Collected data entries
Segment Open

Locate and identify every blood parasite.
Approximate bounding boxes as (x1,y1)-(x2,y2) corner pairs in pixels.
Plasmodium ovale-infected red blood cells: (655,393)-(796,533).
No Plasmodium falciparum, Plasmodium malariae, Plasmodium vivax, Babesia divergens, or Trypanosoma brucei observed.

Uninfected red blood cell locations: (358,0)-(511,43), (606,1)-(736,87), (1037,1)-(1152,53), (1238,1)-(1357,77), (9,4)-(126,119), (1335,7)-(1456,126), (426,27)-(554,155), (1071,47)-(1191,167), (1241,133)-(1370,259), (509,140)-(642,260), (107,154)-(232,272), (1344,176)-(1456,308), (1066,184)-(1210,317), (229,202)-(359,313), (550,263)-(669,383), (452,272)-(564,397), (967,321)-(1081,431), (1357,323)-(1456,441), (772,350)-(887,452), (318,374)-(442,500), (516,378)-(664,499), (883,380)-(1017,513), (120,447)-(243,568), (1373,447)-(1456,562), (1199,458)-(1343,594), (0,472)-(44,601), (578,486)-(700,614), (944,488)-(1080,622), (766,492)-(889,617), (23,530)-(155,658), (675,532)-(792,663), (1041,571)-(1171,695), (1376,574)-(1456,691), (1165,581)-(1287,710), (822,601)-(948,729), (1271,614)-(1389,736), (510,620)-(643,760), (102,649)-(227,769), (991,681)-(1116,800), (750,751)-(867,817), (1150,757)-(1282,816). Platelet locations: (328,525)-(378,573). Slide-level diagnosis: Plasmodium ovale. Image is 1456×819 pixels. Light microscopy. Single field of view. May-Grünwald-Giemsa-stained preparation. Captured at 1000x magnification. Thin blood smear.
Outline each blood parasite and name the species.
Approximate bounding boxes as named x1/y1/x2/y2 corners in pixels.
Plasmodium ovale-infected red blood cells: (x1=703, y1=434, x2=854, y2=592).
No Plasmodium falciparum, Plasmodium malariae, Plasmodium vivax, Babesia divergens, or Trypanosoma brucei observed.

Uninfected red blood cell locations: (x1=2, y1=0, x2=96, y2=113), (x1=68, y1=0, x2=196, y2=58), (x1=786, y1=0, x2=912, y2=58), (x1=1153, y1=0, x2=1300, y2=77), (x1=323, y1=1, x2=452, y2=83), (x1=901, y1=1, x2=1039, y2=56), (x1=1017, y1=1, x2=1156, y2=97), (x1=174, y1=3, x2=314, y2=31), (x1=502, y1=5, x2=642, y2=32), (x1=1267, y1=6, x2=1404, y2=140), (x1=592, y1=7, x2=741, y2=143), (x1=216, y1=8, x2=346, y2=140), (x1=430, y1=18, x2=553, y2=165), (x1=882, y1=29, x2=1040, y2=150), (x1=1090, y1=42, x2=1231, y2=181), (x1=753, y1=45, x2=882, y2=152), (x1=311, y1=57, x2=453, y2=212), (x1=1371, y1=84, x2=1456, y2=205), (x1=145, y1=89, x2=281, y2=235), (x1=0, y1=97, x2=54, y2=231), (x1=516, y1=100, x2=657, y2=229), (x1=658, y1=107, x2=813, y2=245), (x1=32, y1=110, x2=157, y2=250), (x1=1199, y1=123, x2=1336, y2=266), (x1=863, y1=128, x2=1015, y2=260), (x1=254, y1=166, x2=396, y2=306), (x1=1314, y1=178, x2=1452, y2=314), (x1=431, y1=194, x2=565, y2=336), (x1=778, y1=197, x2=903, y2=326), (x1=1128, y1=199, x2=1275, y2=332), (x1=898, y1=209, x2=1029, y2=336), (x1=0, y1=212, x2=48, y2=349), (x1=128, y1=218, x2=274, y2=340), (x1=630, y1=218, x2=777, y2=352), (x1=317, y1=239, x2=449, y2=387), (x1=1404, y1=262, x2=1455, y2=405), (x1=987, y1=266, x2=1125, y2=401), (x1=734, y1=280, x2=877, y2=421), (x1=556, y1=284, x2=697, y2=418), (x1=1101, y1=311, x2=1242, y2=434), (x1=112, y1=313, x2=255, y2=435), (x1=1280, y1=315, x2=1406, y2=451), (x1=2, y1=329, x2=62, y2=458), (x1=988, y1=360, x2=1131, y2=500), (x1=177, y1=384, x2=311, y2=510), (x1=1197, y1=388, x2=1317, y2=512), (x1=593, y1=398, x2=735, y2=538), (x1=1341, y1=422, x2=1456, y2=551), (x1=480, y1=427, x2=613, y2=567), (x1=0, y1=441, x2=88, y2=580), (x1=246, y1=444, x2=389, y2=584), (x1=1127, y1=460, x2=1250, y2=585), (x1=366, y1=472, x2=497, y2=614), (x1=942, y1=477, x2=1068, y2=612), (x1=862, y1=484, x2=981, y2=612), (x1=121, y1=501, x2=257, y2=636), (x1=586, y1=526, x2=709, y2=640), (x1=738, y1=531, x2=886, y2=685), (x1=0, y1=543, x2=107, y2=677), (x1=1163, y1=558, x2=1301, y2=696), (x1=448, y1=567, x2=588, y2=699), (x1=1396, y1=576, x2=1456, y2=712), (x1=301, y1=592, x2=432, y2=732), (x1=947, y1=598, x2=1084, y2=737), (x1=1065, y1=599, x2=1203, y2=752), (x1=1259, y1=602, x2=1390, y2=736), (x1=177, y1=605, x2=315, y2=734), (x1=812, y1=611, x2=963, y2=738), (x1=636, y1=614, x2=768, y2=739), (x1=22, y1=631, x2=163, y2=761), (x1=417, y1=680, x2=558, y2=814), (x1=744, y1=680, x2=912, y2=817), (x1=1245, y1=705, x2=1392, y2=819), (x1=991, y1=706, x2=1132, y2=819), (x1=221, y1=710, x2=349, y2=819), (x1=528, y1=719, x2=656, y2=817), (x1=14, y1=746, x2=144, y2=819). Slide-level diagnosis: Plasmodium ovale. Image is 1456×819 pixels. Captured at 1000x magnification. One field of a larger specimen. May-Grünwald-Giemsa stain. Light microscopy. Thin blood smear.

Segment Closed

**Work to be completed:**
Your answer should consist of the lines above that hold the word "bounding", copied exactly.

**Your response:**
Approximate bounding boxes as (x1,y1)-(x2,y2) corner pairs in pixels.
Approximate bounding boxes as named x1/y1/x2/y2 corners in pixels.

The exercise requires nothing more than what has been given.